Do try other recipes :
- Desi Ghee from Cream (Malai)
- Punjabi Chole Masala
- Dal Makhani
- Methi Matar Malai
- Malai Kofta
- Punjabi Kadhi Pakora
- Lauki Kofta Curry
- Palak Paneer
- Paneer Butter Masala
Preparation Time: 1min ∏ Cooking Time: 30mins ∏ Servings: 1.5 Cups
Level: Beginners (Easy) ∏ Measurement: 1 Cup ≡ 250 ml ≡ 250gm
How to make Ghee:
Step1: Place the butter in a heavy-bottomed saucepan over medium-low heat. Slowly butter will start melting, keep stirring occasionally until the butter melts completely.
Step2: Once the butter has melted completely and has been simmered for about 4-5 minutes or more on medium heat you will notice that the melted butter starts to foam and boil.
Step3: At this stage when you move the foam away, the liquid beneath it is still a solid yellow and not a clear liquid. Lower the flame and let it simmer on low flame until all the froth evaporates for about 20 minutes.
Step4: After around 15 minutes of simmering you will notice that the color of the liquid below the foam will begin to turn clear.
Step5: At this stage, the butter will foam again, and this indicates that the ghee is beginning to get ready.
Step6: After 3-4 minutes you will notice that the milk solids will settle at the bottom and begin to turn light golden/brown.
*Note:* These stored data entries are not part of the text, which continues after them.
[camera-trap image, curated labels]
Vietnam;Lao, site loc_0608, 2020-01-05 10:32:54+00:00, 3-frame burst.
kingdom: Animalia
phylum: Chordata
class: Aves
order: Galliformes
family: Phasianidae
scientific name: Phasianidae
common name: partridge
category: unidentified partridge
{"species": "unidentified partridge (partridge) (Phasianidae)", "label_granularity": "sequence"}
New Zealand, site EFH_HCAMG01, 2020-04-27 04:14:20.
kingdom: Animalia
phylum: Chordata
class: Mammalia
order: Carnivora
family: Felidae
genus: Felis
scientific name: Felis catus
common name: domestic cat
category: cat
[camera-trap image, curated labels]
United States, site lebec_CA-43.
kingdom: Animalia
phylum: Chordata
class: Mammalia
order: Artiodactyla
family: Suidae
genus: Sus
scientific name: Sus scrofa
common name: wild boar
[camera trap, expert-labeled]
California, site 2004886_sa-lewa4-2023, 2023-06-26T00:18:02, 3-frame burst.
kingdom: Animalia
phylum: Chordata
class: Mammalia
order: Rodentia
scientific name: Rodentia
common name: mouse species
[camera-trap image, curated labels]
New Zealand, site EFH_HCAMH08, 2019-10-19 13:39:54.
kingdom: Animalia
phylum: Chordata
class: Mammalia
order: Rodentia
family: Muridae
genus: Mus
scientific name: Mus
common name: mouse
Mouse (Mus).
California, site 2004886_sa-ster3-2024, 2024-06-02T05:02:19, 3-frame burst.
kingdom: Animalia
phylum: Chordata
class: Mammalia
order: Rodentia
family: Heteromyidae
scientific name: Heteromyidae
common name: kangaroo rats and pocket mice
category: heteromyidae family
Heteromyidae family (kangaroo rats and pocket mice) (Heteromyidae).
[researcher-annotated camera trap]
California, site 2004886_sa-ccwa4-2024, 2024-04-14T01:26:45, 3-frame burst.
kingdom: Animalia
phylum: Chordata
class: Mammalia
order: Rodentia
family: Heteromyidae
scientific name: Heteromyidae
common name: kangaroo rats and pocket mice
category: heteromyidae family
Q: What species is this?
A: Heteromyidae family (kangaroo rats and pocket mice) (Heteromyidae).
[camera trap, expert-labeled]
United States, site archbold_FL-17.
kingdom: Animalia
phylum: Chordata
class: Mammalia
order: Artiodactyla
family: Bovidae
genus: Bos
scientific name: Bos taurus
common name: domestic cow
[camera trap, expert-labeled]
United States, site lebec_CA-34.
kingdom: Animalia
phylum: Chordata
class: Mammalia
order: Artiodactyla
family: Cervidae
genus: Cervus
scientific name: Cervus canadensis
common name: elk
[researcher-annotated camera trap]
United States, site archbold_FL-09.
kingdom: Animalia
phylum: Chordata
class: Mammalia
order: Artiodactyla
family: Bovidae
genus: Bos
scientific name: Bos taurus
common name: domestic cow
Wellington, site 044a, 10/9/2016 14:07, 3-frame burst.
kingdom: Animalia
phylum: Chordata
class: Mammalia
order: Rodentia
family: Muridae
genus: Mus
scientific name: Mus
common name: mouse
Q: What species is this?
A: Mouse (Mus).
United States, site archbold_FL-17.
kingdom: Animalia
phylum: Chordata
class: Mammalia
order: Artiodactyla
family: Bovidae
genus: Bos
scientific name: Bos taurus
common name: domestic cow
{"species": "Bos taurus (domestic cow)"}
Turn off the heat, keep the pot aside, and allow to cool down.
Step7: You will notice that the foam has evaporated and it has a clear golden brown liquid.
Step8: Allow the ghee to cool slightly and then strain the ghee into a clean, dry jar. The ghee can be stored at room temperature for about 2 months.
Step9: Use the fresh homemade ghee while making paratha, or cooking vegetables or in desserts. You can also add a dollop of ghee to Steamed Rice or a hot roti.
- To avoid overcooking, once you notice light brown milk solids at the bottom, quickly turn off the flame and remove the pot from the stovetop as ghee will continue to cook for a while.
- Store it at room temperature and always use a dry spoon while using it.
- Use good quality unsalted butter while making ghee.